:: WHAT THIS TASK INVOLVES ::
Extract all data as written.

:: RECORDS PROVIDED ::

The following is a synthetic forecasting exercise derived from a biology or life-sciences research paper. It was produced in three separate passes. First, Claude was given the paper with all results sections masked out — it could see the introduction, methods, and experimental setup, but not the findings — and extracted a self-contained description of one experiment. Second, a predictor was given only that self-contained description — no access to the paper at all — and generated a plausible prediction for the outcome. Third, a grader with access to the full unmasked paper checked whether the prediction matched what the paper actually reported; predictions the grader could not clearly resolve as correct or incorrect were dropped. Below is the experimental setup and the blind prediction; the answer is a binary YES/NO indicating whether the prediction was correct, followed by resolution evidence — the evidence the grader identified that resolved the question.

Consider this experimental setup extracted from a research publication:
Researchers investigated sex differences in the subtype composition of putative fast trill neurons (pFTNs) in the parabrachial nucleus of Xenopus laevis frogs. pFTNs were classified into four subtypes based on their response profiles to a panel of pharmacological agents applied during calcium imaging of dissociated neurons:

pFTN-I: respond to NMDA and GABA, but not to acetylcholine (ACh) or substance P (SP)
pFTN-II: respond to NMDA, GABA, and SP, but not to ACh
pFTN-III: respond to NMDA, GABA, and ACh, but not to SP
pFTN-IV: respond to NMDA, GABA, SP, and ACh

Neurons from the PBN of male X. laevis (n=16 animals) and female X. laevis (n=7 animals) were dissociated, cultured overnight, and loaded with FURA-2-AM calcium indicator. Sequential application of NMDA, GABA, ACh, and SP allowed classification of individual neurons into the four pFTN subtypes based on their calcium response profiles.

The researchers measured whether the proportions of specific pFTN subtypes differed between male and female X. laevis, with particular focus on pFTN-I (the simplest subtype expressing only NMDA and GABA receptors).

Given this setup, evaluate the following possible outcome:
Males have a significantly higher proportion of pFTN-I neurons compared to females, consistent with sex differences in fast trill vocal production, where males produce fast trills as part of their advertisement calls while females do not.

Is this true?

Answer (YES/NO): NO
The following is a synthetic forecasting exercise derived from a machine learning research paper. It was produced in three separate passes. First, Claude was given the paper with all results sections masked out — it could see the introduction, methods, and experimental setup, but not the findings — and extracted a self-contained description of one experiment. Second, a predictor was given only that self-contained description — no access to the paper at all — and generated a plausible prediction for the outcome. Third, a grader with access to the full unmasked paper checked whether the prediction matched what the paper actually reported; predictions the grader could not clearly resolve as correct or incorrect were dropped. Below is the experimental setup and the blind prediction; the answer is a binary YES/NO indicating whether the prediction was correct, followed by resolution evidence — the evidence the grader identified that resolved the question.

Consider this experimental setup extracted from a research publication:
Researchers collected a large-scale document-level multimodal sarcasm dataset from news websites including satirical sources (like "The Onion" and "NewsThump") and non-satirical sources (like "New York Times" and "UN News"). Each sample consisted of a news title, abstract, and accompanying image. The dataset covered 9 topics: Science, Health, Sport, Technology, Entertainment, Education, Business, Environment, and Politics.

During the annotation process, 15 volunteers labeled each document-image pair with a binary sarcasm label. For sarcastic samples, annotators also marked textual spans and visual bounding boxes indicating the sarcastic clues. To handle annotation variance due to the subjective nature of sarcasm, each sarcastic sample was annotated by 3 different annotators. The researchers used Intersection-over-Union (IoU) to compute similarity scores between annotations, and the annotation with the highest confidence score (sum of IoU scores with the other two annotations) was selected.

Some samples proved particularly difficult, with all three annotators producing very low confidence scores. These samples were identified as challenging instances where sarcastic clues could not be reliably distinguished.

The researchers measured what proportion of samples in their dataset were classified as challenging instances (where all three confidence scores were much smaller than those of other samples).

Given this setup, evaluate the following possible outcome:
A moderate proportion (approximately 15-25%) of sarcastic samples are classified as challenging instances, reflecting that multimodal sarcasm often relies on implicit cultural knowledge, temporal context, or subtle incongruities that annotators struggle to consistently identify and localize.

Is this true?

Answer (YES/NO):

:: RESULT OF THIS TASK ::
The following is a synthetic forecasting exercise derived from a biology or life-sciences research paper. It was produced in three separate passes. First, Claude was given the paper with all results sections masked out — it could see the introduction, methods, and experimental setup, but not the findings — and extracted a self-contained description of one experiment. Second, a predictor was given only that self-contained description — no access to the paper at all — and generated a plausible prediction for the outcome. Third, a grader with access to the full unmasked paper checked whether the prediction matched what the paper actually reported; predictions the grader could not clearly resolve as correct or incorrect were dropped. Below is the experimental setup and the blind prediction; the answer is a binary YES/NO indicating whether the prediction was correct, followed by resolution evidence — the evidence the grader identified that resolved the question.

Consider this experimental setup extracted from a research publication:
Researchers investigated sex differences in the subtype composition of putative fast trill neurons (pFTNs) in the parabrachial nucleus of Xenopus laevis frogs. pFTNs were classified into four subtypes based on their response profiles to a panel of pharmacological agents applied during calcium imaging of dissociated neurons:

pFTN-I: respond to NMDA and GABA, but not to acetylcholine (ACh) or substance P (SP)
pFTN-II: respond to NMDA, GABA, and SP, but not to ACh
pFTN-III: respond to NMDA, GABA, and ACh, but not to SP
pFTN-IV: respond to NMDA, GABA, SP, and ACh

Neurons from the PBN of male X. laevis (n=16 animals) and female X. laevis (n=7 animals) were dissociated, cultured overnight, and loaded with FURA-2-AM calcium indicator. Sequential application of NMDA, GABA, ACh, and SP allowed classification of individual neurons into the four pFTN subtypes based on their calcium response profiles.

The researchers measured whether the proportions of specific pFTN subtypes differed between male and female X. laevis, with particular focus on pFTN-I (the simplest subtype expressing only NMDA and GABA receptors).

Given this setup, evaluate the following possible outcome:
Males have a significantly higher proportion of pFTN-I neurons compared to females, consistent with sex differences in fast trill vocal production, where males produce fast trills as part of their advertisement calls while females do not.

Is this true?

Answer (YES/NO): NO
The following is a synthetic forecasting exercise derived from a machine learning research paper. It was produced in three separate passes. First, Claude was given the paper with all results sections masked out — it could see the introduction, methods, and experimental setup, but not the findings — and extracted a self-contained description of one experiment. Second, a predictor was given only that self-contained description — no access to the paper at all — and generated a plausible prediction for the outcome. Third, a grader with access to the full unmasked paper checked whether the prediction matched what the paper actually reported; predictions the grader could not clearly resolve as correct or incorrect were dropped. Below is the experimental setup and the blind prediction; the answer is a binary YES/NO indicating whether the prediction was correct, followed by resolution evidence — the evidence the grader identified that resolved the question.

Consider this experimental setup extracted from a research publication:
Researchers collected a large-scale document-level multimodal sarcasm dataset from news websites including satirical sources (like "The Onion" and "NewsThump") and non-satirical sources (like "New York Times" and "UN News"). Each sample consisted of a news title, abstract, and accompanying image. The dataset covered 9 topics: Science, Health, Sport, Technology, Entertainment, Education, Business, Environment, and Politics.

During the annotation process, 15 volunteers labeled each document-image pair with a binary sarcasm label. For sarcastic samples, annotators also marked textual spans and visual bounding boxes indicating the sarcastic clues. To handle annotation variance due to the subjective nature of sarcasm, each sarcastic sample was annotated by 3 different annotators. The researchers used Intersection-over-Union (IoU) to compute similarity scores between annotations, and the annotation with the highest confidence score (sum of IoU scores with the other two annotations) was selected.

Some samples proved particularly difficult, with all three annotators producing very low confidence scores. These samples were identified as challenging instances where sarcastic clues could not be reliably distinguished.

The researchers measured what proportion of samples in their dataset were classified as challenging instances (where all three confidence scores were much smaller than those of other samples).

Given this setup, evaluate the following possible outcome:
A moderate proportion (approximately 15-25%) of sarcastic samples are classified as challenging instances, reflecting that multimodal sarcasm often relies on implicit cultural knowledge, temporal context, or subtle incongruities that annotators struggle to consistently identify and localize.

Is this true?

Answer (YES/NO):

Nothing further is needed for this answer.